__DIRECTIONS FOR THIS TASK__.
Each record should be output exactly, with every character kept.

Saved data entries
════════════════════
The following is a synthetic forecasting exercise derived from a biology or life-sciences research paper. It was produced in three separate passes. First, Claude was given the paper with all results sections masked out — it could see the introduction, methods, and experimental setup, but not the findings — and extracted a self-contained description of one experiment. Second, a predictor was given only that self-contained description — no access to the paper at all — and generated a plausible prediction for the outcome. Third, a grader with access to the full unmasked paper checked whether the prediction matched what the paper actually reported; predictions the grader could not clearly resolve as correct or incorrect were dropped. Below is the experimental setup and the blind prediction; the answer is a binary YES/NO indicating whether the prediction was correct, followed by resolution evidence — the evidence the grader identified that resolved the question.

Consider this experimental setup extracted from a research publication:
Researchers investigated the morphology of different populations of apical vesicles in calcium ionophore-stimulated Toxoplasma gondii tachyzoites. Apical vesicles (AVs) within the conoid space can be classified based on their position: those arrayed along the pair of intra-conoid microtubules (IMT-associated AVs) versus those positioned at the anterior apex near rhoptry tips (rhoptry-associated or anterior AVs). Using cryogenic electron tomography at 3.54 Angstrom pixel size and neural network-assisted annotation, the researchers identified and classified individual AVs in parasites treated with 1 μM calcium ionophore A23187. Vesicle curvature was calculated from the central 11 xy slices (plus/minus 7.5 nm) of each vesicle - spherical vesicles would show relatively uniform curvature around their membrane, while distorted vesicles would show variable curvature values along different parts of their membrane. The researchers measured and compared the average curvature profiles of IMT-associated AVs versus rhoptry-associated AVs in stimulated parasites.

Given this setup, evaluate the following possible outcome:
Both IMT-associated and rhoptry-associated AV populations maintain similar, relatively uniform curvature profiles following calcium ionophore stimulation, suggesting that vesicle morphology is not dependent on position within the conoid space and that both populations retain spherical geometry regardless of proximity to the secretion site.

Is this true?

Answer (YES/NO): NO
════════════════════
__ANSWER SECTION__.
The following is a synthetic forecasting exercise derived from a biology or life-sciences research paper. It was produced in three separate passes. First, Claude was given the paper with all results sections masked out — it could see the introduction, methods, and experimental setup, but not the findings — and extracted a self-contained description of one experiment. Second, a predictor was given only that self-contained description — no access to the paper at all — and generated a plausible prediction for the outcome. Third, a grader with access to the full unmasked paper checked whether the prediction matched what the paper actually reported; predictions the grader could not clearly resolve as correct or incorrect were dropped. Below is the experimental setup and the blind prediction; the answer is a binary YES/NO indicating whether the prediction was correct, followed by resolution evidence — the evidence the grader identified that resolved the question.

Consider this experimental setup extracted from a research publication:
Researchers investigated the morphology of different populations of apical vesicles in calcium ionophore-stimulated Toxoplasma gondii tachyzoites. Apical vesicles (AVs) within the conoid space can be classified based on their position: those arrayed along the pair of intra-conoid microtubules (IMT-associated AVs) versus those positioned at the anterior apex near rhoptry tips (rhoptry-associated or anterior AVs). Using cryogenic electron tomography at 3.54 Angstrom pixel size and neural network-assisted annotation, the researchers identified and classified individual AVs in parasites treated with 1 μM calcium ionophore A23187. Vesicle curvature was calculated from the central 11 xy slices (plus/minus 7.5 nm) of each vesicle - spherical vesicles would show relatively uniform curvature around their membrane, while distorted vesicles would show variable curvature values along different parts of their membrane. The researchers measured and compared the average curvature profiles of IMT-associated AVs versus rhoptry-associated AVs in stimulated parasites.

Given this setup, evaluate the following possible outcome:
Both IMT-associated and rhoptry-associated AV populations maintain similar, relatively uniform curvature profiles following calcium ionophore stimulation, suggesting that vesicle morphology is not dependent on position within the conoid space and that both populations retain spherical geometry regardless of proximity to the secretion site.

Is this true?

Answer (YES/NO): NO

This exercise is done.